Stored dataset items
━━━

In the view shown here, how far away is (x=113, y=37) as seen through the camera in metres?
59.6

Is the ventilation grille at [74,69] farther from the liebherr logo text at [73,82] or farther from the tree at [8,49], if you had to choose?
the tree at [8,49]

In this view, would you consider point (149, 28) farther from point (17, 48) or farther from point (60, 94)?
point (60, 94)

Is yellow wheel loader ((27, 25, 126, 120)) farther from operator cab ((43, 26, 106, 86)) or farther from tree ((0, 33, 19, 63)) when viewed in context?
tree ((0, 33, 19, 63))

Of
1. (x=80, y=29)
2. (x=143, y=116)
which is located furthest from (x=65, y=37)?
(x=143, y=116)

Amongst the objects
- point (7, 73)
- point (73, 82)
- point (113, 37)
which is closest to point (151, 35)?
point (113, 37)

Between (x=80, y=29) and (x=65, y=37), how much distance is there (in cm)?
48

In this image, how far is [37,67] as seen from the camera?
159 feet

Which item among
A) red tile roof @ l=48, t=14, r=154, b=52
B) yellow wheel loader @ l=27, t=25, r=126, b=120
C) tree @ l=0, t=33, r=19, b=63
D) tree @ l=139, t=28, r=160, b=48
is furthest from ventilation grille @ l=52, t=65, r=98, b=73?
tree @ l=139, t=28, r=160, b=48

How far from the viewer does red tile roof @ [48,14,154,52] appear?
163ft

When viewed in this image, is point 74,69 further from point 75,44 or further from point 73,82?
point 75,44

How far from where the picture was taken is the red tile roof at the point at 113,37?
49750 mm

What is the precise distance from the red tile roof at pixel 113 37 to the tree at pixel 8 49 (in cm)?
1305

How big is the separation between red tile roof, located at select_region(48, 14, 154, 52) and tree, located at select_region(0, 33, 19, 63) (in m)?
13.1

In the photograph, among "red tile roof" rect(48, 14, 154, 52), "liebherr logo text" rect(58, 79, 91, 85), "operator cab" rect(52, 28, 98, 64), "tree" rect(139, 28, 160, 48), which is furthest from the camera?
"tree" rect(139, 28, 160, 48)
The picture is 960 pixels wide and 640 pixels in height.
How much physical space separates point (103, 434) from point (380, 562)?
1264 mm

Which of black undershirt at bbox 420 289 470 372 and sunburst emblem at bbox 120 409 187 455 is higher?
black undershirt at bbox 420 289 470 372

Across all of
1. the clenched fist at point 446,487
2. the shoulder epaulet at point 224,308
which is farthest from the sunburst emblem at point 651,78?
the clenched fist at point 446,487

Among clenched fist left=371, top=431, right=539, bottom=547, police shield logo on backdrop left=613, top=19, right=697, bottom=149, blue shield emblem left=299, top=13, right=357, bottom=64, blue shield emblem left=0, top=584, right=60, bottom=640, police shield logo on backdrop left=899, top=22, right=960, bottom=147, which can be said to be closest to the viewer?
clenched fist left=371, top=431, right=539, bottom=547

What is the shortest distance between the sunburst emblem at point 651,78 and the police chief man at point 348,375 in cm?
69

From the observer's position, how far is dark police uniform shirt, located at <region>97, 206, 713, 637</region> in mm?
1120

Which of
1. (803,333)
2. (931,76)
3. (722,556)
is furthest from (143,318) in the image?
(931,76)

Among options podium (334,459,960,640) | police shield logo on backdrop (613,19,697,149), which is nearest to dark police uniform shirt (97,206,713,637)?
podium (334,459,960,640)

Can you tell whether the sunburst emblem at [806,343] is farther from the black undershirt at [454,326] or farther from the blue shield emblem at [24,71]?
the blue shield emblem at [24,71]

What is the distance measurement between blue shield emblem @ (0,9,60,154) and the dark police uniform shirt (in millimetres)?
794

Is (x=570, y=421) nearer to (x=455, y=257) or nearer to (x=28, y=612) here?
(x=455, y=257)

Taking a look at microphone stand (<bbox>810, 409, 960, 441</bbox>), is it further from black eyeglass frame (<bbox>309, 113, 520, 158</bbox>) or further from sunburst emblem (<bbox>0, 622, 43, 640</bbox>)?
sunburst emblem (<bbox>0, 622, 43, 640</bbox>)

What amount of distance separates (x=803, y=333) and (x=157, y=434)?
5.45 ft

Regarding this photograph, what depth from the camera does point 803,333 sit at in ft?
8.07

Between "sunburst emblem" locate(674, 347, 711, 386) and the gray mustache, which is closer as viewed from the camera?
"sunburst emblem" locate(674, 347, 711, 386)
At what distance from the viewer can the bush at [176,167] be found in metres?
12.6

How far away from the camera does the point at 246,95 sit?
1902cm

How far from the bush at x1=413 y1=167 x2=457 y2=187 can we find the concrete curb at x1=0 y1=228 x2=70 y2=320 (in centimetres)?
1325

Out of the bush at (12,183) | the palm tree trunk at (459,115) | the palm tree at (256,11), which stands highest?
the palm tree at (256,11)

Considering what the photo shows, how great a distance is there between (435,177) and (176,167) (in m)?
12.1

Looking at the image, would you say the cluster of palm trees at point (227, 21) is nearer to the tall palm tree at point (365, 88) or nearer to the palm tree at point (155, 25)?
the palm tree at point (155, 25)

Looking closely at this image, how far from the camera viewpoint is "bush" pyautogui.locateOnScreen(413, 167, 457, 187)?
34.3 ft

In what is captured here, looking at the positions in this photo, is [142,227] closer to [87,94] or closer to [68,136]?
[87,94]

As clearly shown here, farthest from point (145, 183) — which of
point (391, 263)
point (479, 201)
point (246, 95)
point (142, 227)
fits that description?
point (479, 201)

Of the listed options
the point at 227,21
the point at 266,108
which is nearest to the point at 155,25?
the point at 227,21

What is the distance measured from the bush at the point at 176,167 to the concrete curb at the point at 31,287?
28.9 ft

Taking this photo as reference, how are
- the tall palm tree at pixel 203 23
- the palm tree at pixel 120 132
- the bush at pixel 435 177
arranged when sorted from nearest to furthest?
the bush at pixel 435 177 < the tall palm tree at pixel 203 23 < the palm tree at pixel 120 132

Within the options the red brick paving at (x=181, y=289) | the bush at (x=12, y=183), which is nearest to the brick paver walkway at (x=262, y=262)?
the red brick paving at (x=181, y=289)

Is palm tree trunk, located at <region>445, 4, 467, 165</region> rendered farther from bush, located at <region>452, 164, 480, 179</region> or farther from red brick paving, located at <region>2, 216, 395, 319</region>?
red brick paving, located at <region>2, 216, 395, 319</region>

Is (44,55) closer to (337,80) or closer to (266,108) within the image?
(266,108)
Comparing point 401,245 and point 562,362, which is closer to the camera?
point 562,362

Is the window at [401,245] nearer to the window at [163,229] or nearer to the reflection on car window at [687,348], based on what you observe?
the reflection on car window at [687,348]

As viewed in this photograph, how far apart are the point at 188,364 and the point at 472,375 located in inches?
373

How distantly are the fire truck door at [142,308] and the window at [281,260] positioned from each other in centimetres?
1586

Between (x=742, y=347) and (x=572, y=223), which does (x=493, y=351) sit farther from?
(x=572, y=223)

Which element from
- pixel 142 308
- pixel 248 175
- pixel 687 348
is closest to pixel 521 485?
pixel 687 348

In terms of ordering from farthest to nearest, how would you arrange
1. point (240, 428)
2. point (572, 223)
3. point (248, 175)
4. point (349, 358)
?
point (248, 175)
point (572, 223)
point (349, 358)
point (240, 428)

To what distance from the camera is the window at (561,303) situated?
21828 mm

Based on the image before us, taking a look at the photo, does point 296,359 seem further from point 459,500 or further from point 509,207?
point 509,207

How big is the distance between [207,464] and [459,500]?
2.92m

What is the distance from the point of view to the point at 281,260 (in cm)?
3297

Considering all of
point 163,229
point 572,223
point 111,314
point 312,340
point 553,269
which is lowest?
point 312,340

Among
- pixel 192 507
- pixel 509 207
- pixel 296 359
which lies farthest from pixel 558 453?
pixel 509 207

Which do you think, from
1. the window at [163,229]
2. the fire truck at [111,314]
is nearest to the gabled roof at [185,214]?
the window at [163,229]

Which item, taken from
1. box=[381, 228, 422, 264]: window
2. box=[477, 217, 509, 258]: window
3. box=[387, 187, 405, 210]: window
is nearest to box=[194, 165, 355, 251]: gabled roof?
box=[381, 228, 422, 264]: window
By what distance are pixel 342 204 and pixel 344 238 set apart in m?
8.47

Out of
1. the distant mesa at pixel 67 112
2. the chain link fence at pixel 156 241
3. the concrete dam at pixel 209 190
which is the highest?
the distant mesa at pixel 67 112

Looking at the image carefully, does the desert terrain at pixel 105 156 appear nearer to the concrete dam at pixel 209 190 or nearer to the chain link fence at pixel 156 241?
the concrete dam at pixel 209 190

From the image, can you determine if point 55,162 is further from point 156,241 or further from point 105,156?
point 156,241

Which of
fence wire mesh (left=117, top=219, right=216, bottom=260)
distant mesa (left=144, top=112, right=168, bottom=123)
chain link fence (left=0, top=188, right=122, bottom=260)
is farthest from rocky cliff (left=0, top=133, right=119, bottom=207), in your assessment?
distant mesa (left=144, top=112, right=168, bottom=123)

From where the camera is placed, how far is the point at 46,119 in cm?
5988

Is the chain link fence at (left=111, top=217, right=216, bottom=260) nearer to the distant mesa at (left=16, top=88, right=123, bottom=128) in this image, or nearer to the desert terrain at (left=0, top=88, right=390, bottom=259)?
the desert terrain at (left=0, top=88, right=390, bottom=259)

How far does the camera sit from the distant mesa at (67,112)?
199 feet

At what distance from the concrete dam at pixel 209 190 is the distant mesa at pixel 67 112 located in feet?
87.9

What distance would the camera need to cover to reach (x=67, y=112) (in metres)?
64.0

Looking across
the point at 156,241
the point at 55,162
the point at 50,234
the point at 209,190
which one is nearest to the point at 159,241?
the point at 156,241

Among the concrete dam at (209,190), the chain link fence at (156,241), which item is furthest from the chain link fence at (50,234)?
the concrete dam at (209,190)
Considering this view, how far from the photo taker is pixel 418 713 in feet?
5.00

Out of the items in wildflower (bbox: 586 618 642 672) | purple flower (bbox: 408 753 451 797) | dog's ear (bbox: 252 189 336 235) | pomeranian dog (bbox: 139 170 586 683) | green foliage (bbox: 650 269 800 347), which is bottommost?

━━━

Change "chain link fence" to "wire fence" in the lines from the one containing "Looking at the image carefully, does" through the end, and write out only those lines with everything else left as it is.

Looking at the image carefully, does the desert terrain at pixel 105 156 appear nearer to the concrete dam at pixel 209 190 or nearer to the wire fence at pixel 156 241?
the concrete dam at pixel 209 190

From the image, can you determine if point 55,162 is further from point 156,241 or further from point 105,156?
point 156,241

Which of
fence wire mesh (left=117, top=219, right=216, bottom=260)
distant mesa (left=144, top=112, right=168, bottom=123)
wire fence (left=0, top=188, right=122, bottom=260)
is farthest from rocky cliff (left=0, top=133, right=119, bottom=207), in your assessment?
distant mesa (left=144, top=112, right=168, bottom=123)

From where the camera is placed, how far is the point at 46,119 in cm?
5988

Is the wire fence at (left=111, top=217, right=216, bottom=260) nearer to the distant mesa at (left=16, top=88, right=123, bottom=128) in this image, or nearer to the desert terrain at (left=0, top=88, right=390, bottom=259)?
the desert terrain at (left=0, top=88, right=390, bottom=259)

How far does the camera sit from the distant mesa at (67,112)?
199 feet

At what distance from the concrete dam at pixel 209 190 is the distant mesa at pixel 67 112 located in feet?
87.9

What distance would the camera need to cover to reach (x=67, y=112) (in metres)?
64.0

Looking across
the point at 156,241
the point at 55,162
the point at 50,234
the point at 209,190
which one is nearest to the point at 159,241?
the point at 156,241

Among the concrete dam at (209,190), the wire fence at (156,241), which item is furthest from the wire fence at (50,234)?
the concrete dam at (209,190)
Considering this view, how far from the photo taker is pixel 418 713 in feet?
5.00

Out of the items in wildflower (bbox: 586 618 642 672) | purple flower (bbox: 408 753 451 797) | dog's ear (bbox: 252 189 336 235) | pomeranian dog (bbox: 139 170 586 683) | green foliage (bbox: 650 269 800 347), which is bottommost?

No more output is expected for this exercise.